■ **次の課題**
• a. 本文のうち「当日知ったんだけど、どうやら水曜日は映画安い日だっ」から「語るのを許されるものだから。」までの部分を、両端も含め、「水曜日」を「木曜日」に書き換えて示しなさい。
• b. 本文の書き手が高校二年まで本気でなりたいと思っていた職業を答えなさい。

== 本文 ==

見出し画像

映画『数分間のエールを』みたよ

昨日高校卒業以来、久しぶりにひとりで映画館に行った。わたしはケチなので、チケット代が上がったということと、どうせ半年も経てばサブスクで配信されるだろうと言い訳をしてしばらく映画館に行かないでいた。


でも本来映画というものは、映画館で見られるように作られているはずで、家で見るのと映画館で見る映画は全く別のものであると、そんな当たり前のことをわたしは忘れていた。目の前の映像と音だけに集中することができる。それだけじゃない。授業を抜け出して昼間から映画を見れる背徳感(本当はよくないんだけどね)。周りの人のふふっと溢れた小さな笑い声、鼻を啜る音……エンドロールが終わって、周りを見渡せば、みんなどこか満足げな顔をしている。映画館を出た後、世界がほんの少しだけ変わっているような気がする。昨日は映画館に行って本当に良かったと思った。

✎‎𓂃𓈒𓏸

映画に行く前日、イラストや小説を描く仲間と話しながら深夜作業をしていた。最近ずっとずっと考えているのに何も形に起こせない、と何気なく相談したら、

「息抜きだよ息抜き!映画館でも美術館でも、なんか見に行きなよ!」

そう言われた。確かに、最近考えてばかりで、時間がないと言い訳をして、それから他人の素晴らしい創作物を見ると何もできない自分にもっと嫌気が差すんじゃないかと怖くて何も見ていなかった。そんなものに怖がっているんじゃ、進めるものも進めなくなるだろう。わたしは映画館に行くことに決めた。
まさか相手は学校をサボれなんて趣旨は一ミリもなかったと思うが、わたしはさっそく次の日に、三、四限をブッチして映画館へ行くことにしたのだ。

当日知ったんだけど、どうやら水曜日は映画安い日だっ
たみたい



⟡.*

「作る喜びと痛みを知る全ての人へ」


広告で見たこのフレーズにひっかかってわたしはこの映画を見た。
映画の感想を書こうと思っていたんだけど、ただの懺悔になってしまった。見苦しい文章ではあるが、お付き合いしてくれる人がいたらとても嬉しいよ!

この映画を見てわたしは本当に共感してしまったんだけれど、それと同時にとても申し訳なくなった。だって喜びも痛みも、本当に努力した人だけが語るのを許されるものだから。

ここからちょっとだけ自分語り。
高校二年まで、バリバリの理系のつもりでいた。わたしは本気で天文学者になりたいと思っていた。宇宙はほとんどのことがわからない。だからこそいくらでも自分の夢や憧れを押し付けながら研究していける。

138億光年のどこかに自分の信じたいものがどこかにあって、それを探してみたいと思っていた。

しかし、その夢は数Bにあっさりと折られた。今考えたら、もうちょっと頑張ったら乗り越えられたかもしれない。今選んだ道からまた逃げたくなっているから、今更後悔しているだけで、たぶん当時のわたしには、それ以上の努力をわたしはできなかったと思う。その夢はあきらめた。天文学者になりたいという夢はその程度だったということだ。


それからわたしはなぜか藝大を目指し始めた。今でこそ何かを作ることに対して人に説明できる理由があるものの、絵を描くのがなんとなく好き、当時の理由はそれだけだったと思う。

===
== データ一覧 ==

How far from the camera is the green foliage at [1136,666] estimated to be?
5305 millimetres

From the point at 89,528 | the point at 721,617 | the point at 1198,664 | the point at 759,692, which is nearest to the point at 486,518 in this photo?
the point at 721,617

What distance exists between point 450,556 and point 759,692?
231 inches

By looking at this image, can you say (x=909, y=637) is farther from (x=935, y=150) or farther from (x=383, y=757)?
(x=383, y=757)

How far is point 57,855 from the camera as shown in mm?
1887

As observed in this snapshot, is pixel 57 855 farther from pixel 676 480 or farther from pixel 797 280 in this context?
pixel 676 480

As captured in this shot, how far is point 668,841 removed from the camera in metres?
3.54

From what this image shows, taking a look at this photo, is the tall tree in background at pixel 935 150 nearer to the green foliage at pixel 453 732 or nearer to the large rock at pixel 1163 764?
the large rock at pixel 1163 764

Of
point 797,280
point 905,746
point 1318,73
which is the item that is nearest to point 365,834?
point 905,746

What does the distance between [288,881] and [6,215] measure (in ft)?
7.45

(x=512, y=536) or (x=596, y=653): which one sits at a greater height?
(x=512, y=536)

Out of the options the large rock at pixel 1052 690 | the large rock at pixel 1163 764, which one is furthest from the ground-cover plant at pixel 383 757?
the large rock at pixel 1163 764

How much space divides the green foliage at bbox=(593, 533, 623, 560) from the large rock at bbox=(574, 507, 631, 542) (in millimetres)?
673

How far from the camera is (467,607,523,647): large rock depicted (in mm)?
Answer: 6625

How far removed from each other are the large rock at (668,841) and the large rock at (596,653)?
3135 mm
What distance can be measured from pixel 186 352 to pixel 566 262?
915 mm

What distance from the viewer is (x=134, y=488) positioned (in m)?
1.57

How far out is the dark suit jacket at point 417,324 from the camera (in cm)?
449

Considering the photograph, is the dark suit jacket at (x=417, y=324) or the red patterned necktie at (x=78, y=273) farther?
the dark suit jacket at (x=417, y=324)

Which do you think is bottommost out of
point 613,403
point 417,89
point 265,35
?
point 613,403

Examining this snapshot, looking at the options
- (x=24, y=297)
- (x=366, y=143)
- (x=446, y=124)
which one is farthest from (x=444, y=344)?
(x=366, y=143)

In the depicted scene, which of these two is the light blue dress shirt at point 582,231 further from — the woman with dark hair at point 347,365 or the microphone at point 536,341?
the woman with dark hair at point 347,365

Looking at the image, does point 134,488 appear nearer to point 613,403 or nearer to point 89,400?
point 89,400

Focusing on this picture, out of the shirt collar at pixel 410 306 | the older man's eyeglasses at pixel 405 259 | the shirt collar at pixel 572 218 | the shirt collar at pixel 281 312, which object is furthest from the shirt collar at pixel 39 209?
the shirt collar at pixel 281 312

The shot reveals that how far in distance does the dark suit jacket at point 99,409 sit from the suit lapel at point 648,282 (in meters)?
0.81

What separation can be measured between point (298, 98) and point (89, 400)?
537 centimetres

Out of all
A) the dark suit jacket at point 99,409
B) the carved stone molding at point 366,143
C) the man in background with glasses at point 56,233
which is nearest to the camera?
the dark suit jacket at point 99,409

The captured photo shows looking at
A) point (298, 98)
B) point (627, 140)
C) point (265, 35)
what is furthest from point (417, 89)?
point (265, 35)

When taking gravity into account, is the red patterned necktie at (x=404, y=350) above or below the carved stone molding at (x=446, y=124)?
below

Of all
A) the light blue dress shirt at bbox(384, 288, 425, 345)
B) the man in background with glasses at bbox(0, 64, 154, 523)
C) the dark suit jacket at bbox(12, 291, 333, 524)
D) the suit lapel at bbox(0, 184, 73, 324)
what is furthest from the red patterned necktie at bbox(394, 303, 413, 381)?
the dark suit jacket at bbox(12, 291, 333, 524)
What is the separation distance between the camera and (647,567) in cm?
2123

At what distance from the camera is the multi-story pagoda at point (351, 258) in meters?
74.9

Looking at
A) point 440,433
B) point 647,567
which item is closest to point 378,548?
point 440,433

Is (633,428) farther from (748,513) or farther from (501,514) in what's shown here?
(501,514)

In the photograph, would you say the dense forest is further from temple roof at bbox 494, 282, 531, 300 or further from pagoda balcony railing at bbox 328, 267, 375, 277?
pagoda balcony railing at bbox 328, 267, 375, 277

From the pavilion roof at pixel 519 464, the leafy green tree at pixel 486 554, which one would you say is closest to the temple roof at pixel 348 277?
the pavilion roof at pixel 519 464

===

■ **解答**
• a.
当日知ったんだけど、どうやら木曜日は映画安い日だっ
たみたい



⟡.*

「作る喜びと痛みを知る全ての人へ」


広告で見たこのフレーズにひっかかってわたしはこの映画を見た。
映画の感想を書こうと思っていたんだけど、ただの懺悔になってしまった。見苦しい文章ではあるが、お付き合いしてくれる人がいたらとても嬉しいよ!

この映画を見てわたしは本当に共感してしまったんだけれど、それと同時にとても申し訳なくなった。だって喜びも痛みも、本当に努力した人だけが語るのを許されるものだから。

• b. 天文学者